Provided records:
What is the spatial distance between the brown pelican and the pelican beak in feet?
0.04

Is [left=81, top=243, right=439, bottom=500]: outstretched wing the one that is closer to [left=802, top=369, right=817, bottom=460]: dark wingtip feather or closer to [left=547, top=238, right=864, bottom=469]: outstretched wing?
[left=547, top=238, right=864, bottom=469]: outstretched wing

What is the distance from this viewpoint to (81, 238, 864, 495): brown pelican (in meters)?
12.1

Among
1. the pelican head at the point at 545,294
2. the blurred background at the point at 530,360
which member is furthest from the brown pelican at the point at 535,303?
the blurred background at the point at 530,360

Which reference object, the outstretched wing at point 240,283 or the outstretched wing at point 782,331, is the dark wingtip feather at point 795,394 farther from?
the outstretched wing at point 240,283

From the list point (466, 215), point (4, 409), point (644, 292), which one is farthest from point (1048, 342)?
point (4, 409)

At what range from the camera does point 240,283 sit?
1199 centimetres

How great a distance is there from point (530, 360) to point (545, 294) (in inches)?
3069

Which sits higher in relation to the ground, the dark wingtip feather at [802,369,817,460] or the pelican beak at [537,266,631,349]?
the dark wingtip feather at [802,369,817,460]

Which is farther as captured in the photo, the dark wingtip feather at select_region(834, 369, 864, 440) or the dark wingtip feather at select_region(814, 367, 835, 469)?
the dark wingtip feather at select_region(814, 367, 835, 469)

---

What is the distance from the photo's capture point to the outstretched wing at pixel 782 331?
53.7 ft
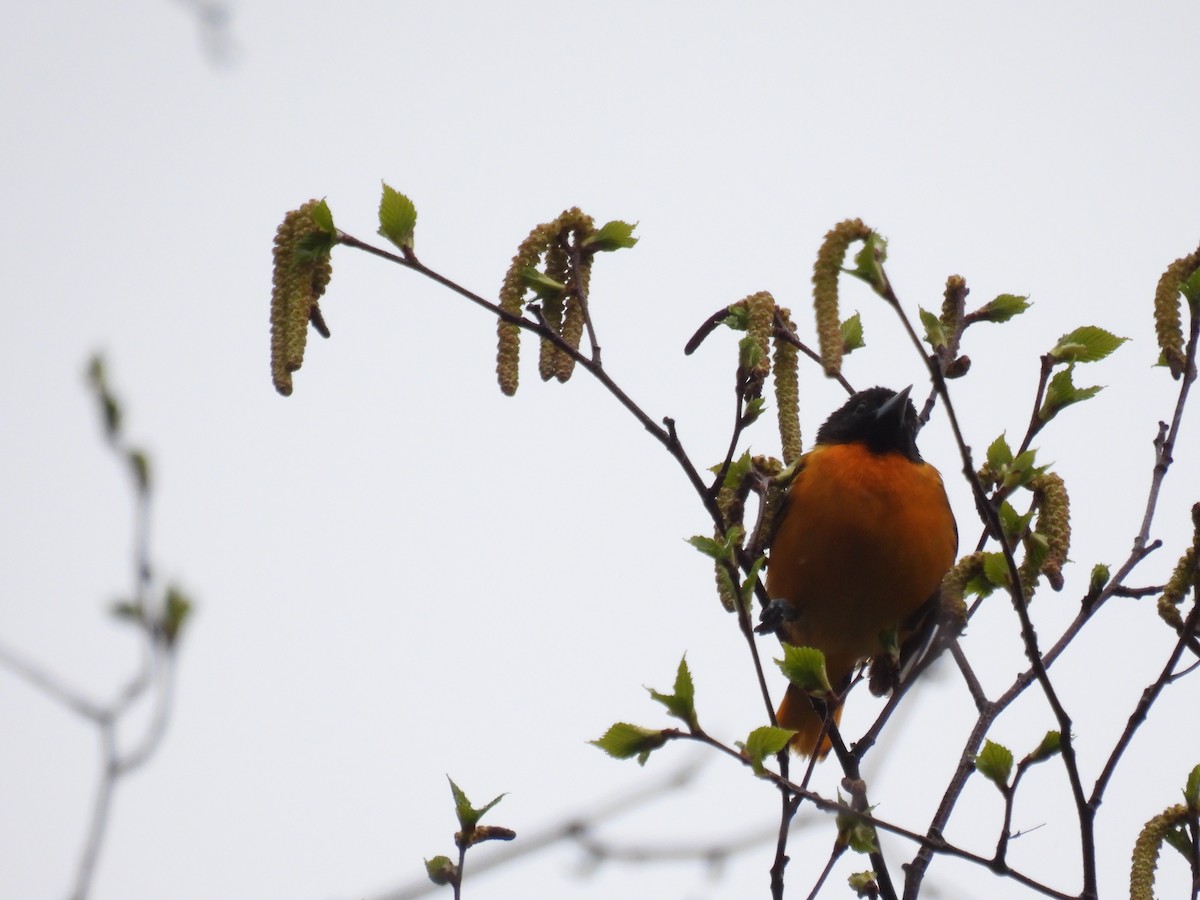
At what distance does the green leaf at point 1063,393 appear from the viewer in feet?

Exercise goal:
Please copy out the rows starting at the line containing "What is the distance from the" and ending at the line containing "At what distance", word for word, with both of those lines included. Leave the pictures out of your copy.

Output below:
What is the distance from the photo's capture point to the outstretched wing at pixel 782 331?
53.7 ft
At what distance does the green leaf at point 1063,393 appear from the viewer in feet?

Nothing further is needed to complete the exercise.